Daniel Palla is a local farmer, and he says, “They should just base it on the sun, how time is supposed to be based on the sun cycle, with noon being midway through the day and midnight being midway through the night. As growers, we have to change our start time multiple times. The morning changes by more than just one hour, so we were constantly changing what time we start weather it be at 5 am or 7 am, because what time it gets light.”

Palla says they wait until after the time change to adjust their schedule — minimizing lost work and keeping their focus on daylight, not the clock. However, other big manufacturing companies like Wonderful Orchards tell us the time shift has little impact on their operations.

Mike Jost & Bryan Okland, work at Wonderful Orchards, and they say, “Operations kinda run 24 hours a day, 7 hours a week during some seasons, and it has an impact, but all it does, whether we are using the sun or lights on the equipment…The only thing we may adjust is our start times, just because it's darker in the mornings, we may push our start times back.”

Most farmers say losing or gaining an hour affects worker start times, which can impact the rest of their families — from getting kids to school to maintaining regular schedules.

Steve Murray, with Murray Family Farms, says, “it really affects our workers more than does us as farmers that as the days get longer and mornings start later that the workers would like to go to work earlier and go home earlier and they try to coordinate transporting their children to school and so with daylight savings theres more of a snag getting the kids to school and getting to work.”

For many small-time farmers, the clock change is just another adjustment in a seasonal rhythm they’ve learned to follow. While it may briefly affect worker schedules, most say the sun — not the clock — still dictates their day.

For some farmers in Kern County, they say no matter what the clock says, the sun still dictates the day — and for now, they’ll keep adjusting their schedules one season at a time.

__Exercise task A__:
Decide whether each statement agrees with the article on farmers and the time change: (i) Palla's group waits until after the time change to adjust its schedule; (ii) Wonderful Orchards says the time shift has a big impact on its operations; (iii) Steve Murray says the change affects workers more than farmers. Answer yes or no for each, quoting the deciding words from the article.
__Exercise task B__:
Copy a part of the article on farmers and the time change word for word. Begin at the words "Steve Murray, with" and stop after "season at a time.".
The entries have no connection to the article on farmers and the time change.

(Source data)
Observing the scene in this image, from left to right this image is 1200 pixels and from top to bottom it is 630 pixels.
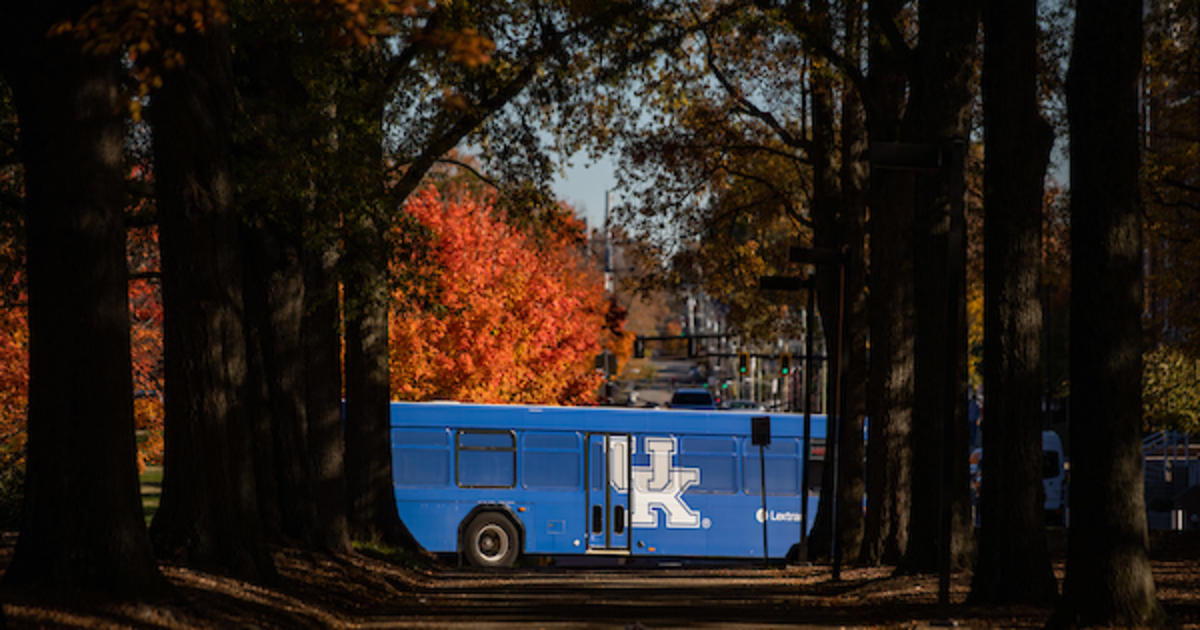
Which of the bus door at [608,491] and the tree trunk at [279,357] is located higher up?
the tree trunk at [279,357]

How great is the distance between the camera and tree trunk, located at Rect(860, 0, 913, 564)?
67.8ft

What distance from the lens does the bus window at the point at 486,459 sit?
30828mm

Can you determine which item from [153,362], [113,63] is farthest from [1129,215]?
[153,362]

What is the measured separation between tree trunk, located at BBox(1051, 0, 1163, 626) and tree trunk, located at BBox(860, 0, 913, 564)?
28.9 ft

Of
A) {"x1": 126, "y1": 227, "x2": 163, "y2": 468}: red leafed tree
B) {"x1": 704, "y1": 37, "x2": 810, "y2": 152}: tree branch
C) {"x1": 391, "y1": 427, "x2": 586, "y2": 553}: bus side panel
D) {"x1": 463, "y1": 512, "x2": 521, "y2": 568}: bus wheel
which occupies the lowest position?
{"x1": 463, "y1": 512, "x2": 521, "y2": 568}: bus wheel

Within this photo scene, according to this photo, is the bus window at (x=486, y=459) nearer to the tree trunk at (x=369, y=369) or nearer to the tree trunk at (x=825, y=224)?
the tree trunk at (x=369, y=369)

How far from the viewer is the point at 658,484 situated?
3114 centimetres

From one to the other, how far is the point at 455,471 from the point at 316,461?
9784 millimetres

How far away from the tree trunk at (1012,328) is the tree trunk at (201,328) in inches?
273

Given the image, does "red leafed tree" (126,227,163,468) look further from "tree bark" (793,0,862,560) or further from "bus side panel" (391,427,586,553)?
"tree bark" (793,0,862,560)

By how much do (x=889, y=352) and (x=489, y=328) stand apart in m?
27.0

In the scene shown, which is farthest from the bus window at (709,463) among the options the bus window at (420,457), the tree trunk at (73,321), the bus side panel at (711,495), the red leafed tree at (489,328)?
the tree trunk at (73,321)

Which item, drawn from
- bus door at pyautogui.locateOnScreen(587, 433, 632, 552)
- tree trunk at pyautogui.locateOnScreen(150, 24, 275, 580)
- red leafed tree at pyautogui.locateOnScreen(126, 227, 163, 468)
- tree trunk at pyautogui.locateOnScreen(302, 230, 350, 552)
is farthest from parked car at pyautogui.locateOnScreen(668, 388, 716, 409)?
tree trunk at pyautogui.locateOnScreen(150, 24, 275, 580)

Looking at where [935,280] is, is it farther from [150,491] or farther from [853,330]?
[150,491]
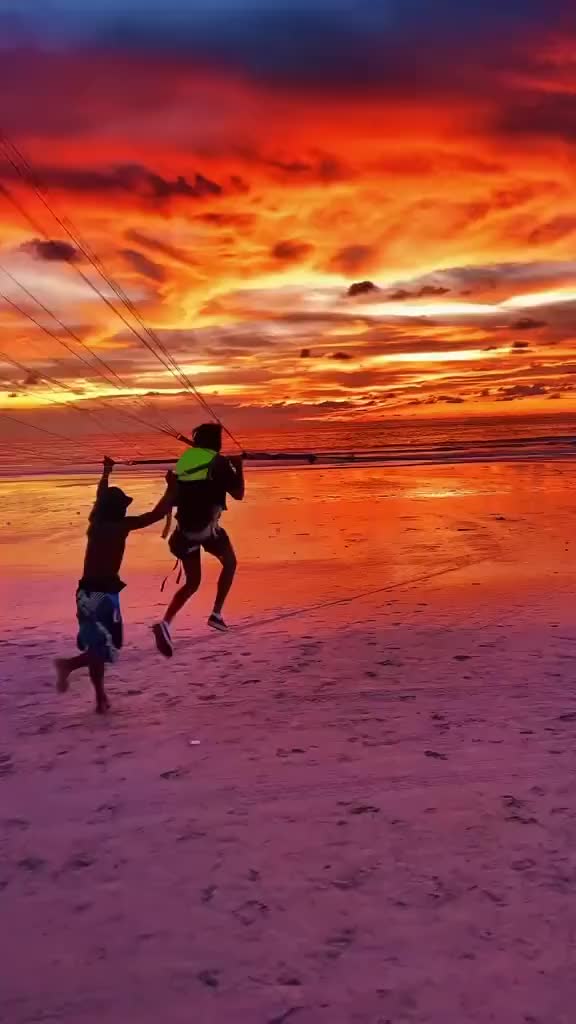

__Exercise answer A__:
(i) Yes: "Palla says they wait until after the time change to adjust their schedule"
(ii) No: "the time shift has little impact on their operations"
(iii) Yes: "it really affects our workers more than does us as farmers"

__Exercise answer B__:
Steve Murray, with Murray Family Farms, says, “it really affects our workers more than does us as farmers that as the days get longer and mornings start later that the workers would like to go to work earlier and go home earlier and they try to coordinate transporting their children to school and so with daylight savings theres more of a snag getting the kids to school and getting to work.”

For many small-time farmers, the clock change is just another adjustment in a seasonal rhythm they’ve learned to follow. While it may briefly affect worker schedules, most say the sun — not the clock — still dictates their day.

For some farmers in Kern County, they say no matter what the clock says, the sun still dictates the day — and for now, they’ll keep adjusting their schedules one season at a time.